Frédéric Mistral est décédé un samedi 25 Mars 1914. Chaque année, le capoulié du Félibrige fait le déplacement jusqu’à Maillane. Il vient rendre compte des travaux de son association, vient conserver un contact ténu avec le poète. Comme chaque année, il se rend ainsi avec la Nacioun Gardiano sur la tombe, puis dans la maison du Maitre.

Cette année, le contact aura été plus fort que jamais. Passé les hommages au chantre de Provence, le comité des fêtes d’Arles, l’atelier du costume et la confrérie de Saint-Eloi de Maillane ont concocté un programme qui aurait fait "tréfoulir" le maître.

Bientôt aura lieu l’élection de la XXIème Reine du Pays d’Arles. Pour l’heure, elles sont sept jeunes filles à briguer ce titre de représentante de la culture provençale. Elles sont venues à Maillane pour une journée autour du maître, de sa vie, de son oeuvre et de ses valeurs.

C’est ainsi qu’en ce Samedi 26 Mars les clochettes tintinnabulantes d’un collier sarrazin ont animé au grand galop la cour du mas du Juge, point d’orgue d’une journée qui a conduit les sept prétendantes à travers le village au cimetière "davans la capoucho blanquinello", puis dans la demeure du maître, devenu musée Mistral. La visite de l’école bilingue Français Provençal a cloturé cette matinée dans les pas de Frédéric. Le déjeuner ne pouvait alors se dérouler ailleurs que dans la première demeure du Poète, au mas du Juge.

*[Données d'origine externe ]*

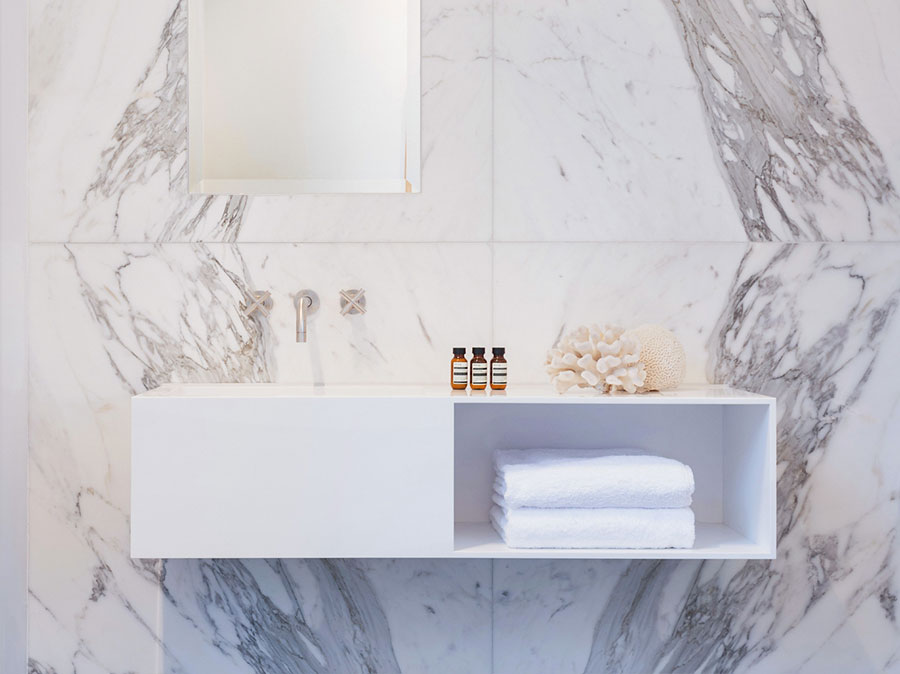 Modello di mobile bagno bianco lucido n.01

Là, un autre programme attend ces demoiselles. Le programme de l’après midi est ouvert au public. Et quel programme. L’affiche était alléchante, et a su trouver son public, la grand salle n’avait ainsi qu’un défaut, il aurait fallu pousser les murs.
Dès 14H00, une exposition de photos de bijoux provençaux était offerte aux regards, en attendant 14H30 et l’arrivée des deux conférenciers Mrs Bonnifay et Laboureau. Ceux ci, une heure durant vont présenter des pièces extraordinaires. Commençant par une Croix Maltaise, ils en expliquent le détail, la grande et la petite histoires. La croix de l’ordre de Malte possède ainsi 8 pointes symbolisant les 8 nations de l’ordre : La Provence, l’Auvergne,la France, l’italie, l’Aragon, l’Allemagne, la Castille et l’Angleterre. Dans la salle, le silence démontre à quel point l’auditoire est passionné, autant par le discours que par la présentation de bijoux par l’atelier du costume. Arpentant la salle, les dames de l’atelier présentent en situation les collections des deux bijoutiers, Maltaise, Jeannette, capucine, Maintenon... Deux siècles d’orfèvrerie sont ainsi passés en revue.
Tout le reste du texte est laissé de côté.